**WHAT YOU NEED TO DO:**
Quote only the span from the first line of the entries to the line containing "genus: Giraffa", both ends kept. Leave every picture out.

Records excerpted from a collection
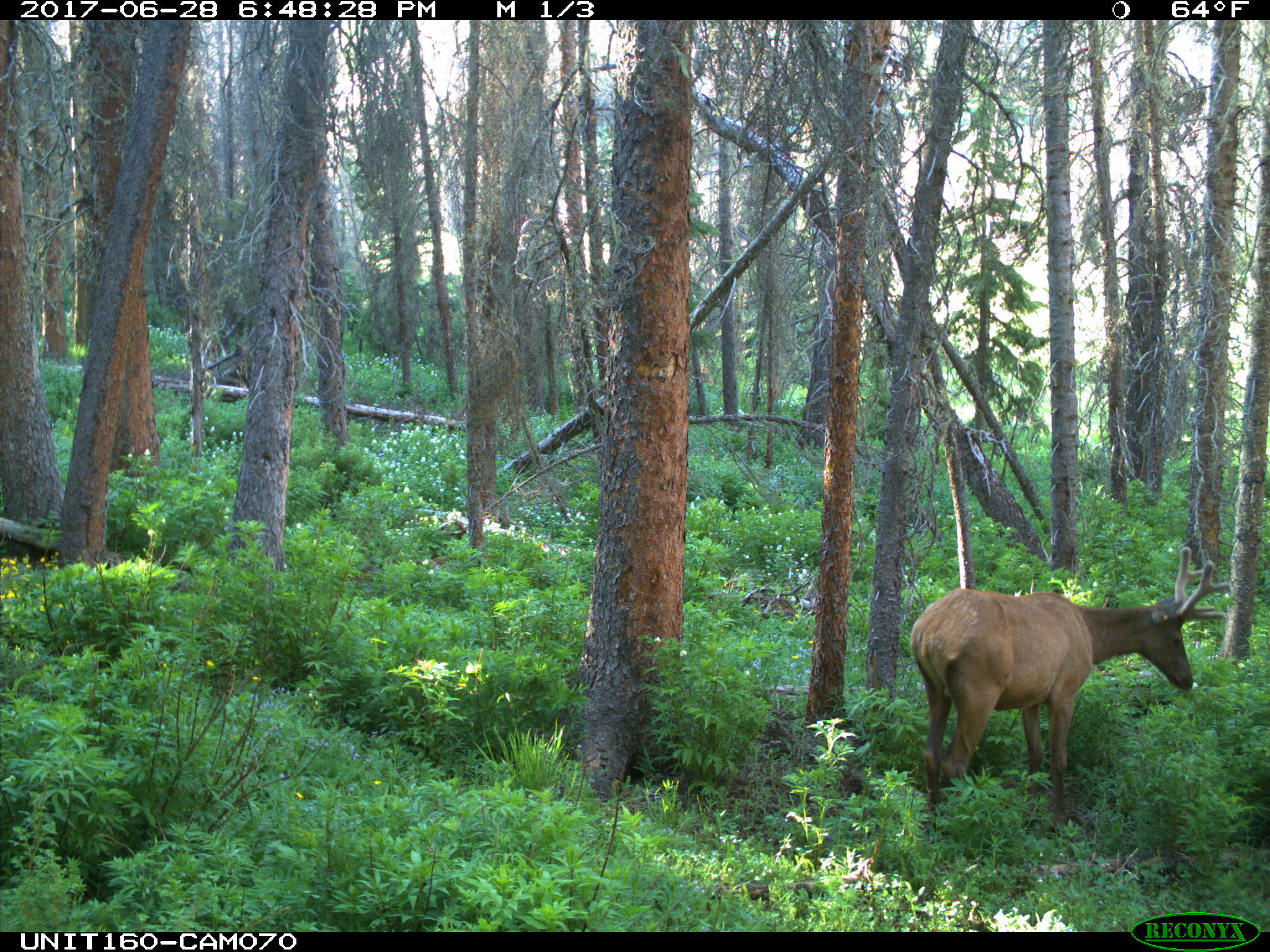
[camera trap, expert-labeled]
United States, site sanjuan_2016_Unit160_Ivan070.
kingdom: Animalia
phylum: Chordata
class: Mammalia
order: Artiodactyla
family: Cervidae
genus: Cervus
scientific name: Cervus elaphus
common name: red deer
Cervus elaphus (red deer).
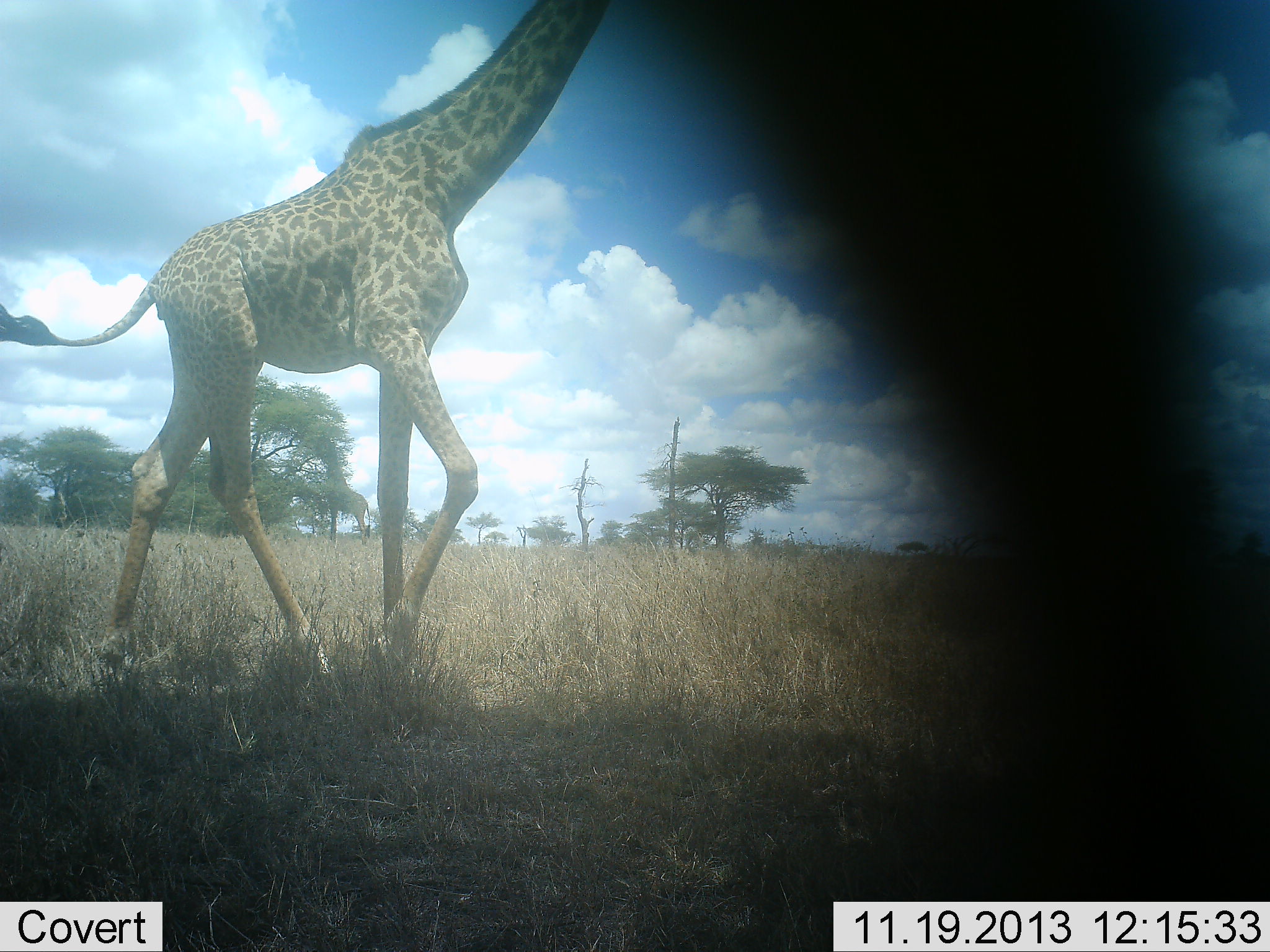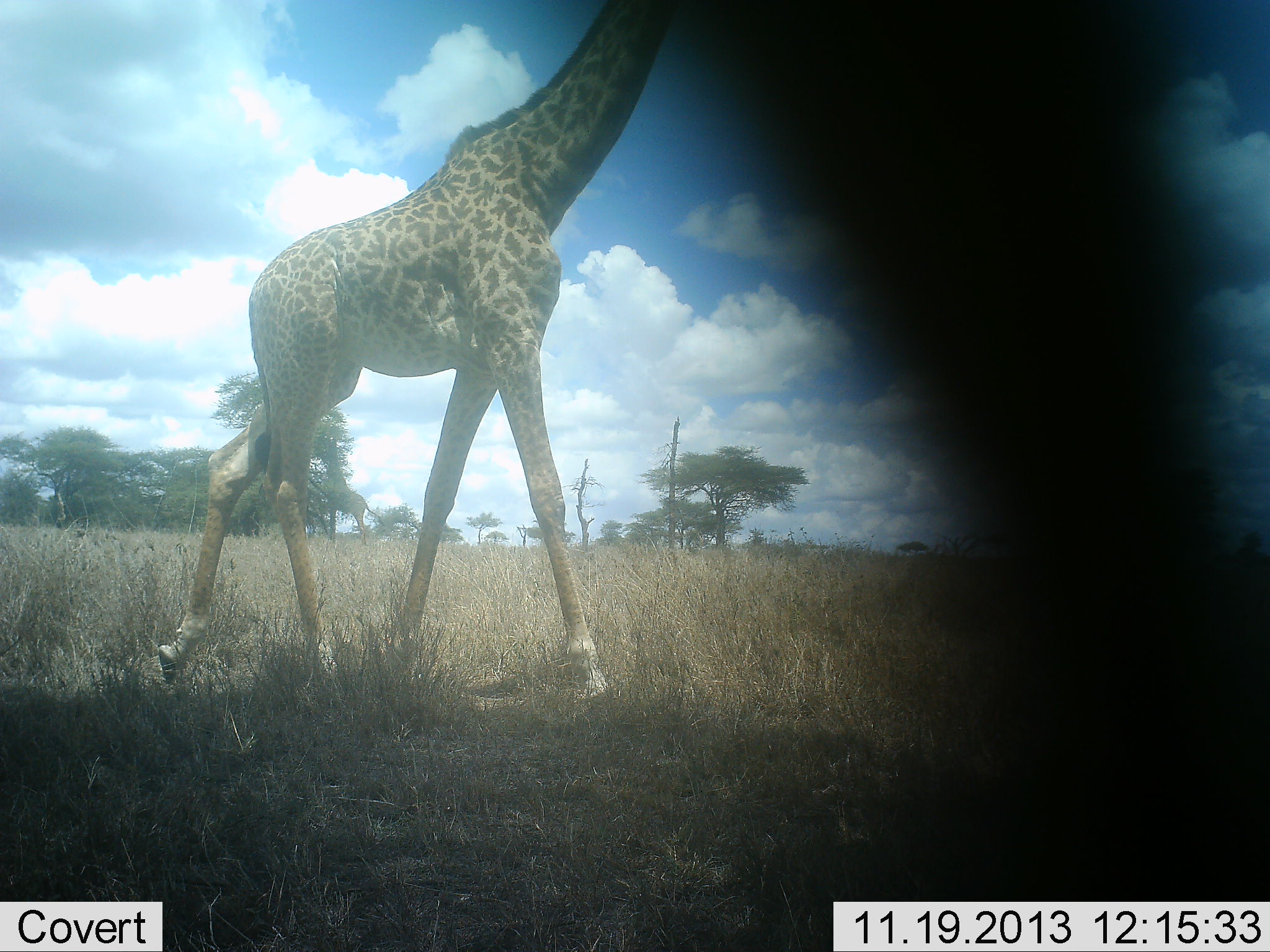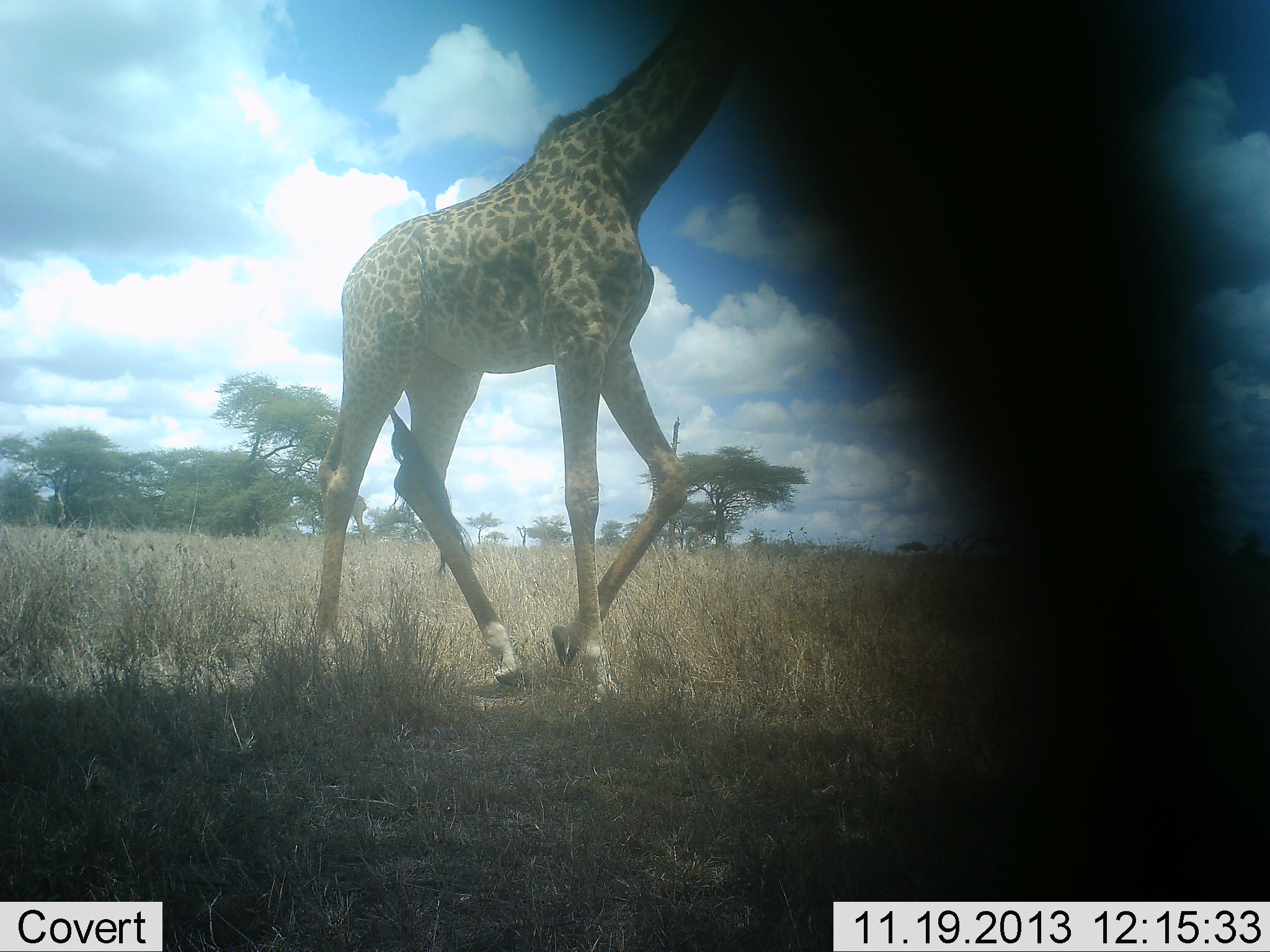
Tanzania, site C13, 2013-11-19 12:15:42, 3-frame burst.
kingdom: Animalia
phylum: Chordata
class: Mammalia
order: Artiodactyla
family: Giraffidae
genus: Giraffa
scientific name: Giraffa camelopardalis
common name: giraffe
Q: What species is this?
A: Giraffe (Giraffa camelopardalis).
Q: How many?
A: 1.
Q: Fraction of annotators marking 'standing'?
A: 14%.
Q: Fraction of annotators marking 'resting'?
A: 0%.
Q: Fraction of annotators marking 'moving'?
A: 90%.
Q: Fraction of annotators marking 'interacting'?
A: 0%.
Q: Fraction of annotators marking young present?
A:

**PROBLEM SOLUTION:**
[camera trap, expert-labeled]
United States, site sanjuan_2016_Unit160_Ivan070.
kingdom: Animalia
phylum: Chordata
class: Mammalia
order: Artiodactyla
family: Cervidae
genus: Cervus
scientific name: Cervus elaphus
common name: red deer
Cervus elaphus (red deer).
Tanzania, site C13, 2013-11-19 12:15:42, 3-frame burst.
kingdom: Animalia
phylum: Chordata
class: Mammalia
order: Artiodactyla
family: Giraffidae
genus: Giraffa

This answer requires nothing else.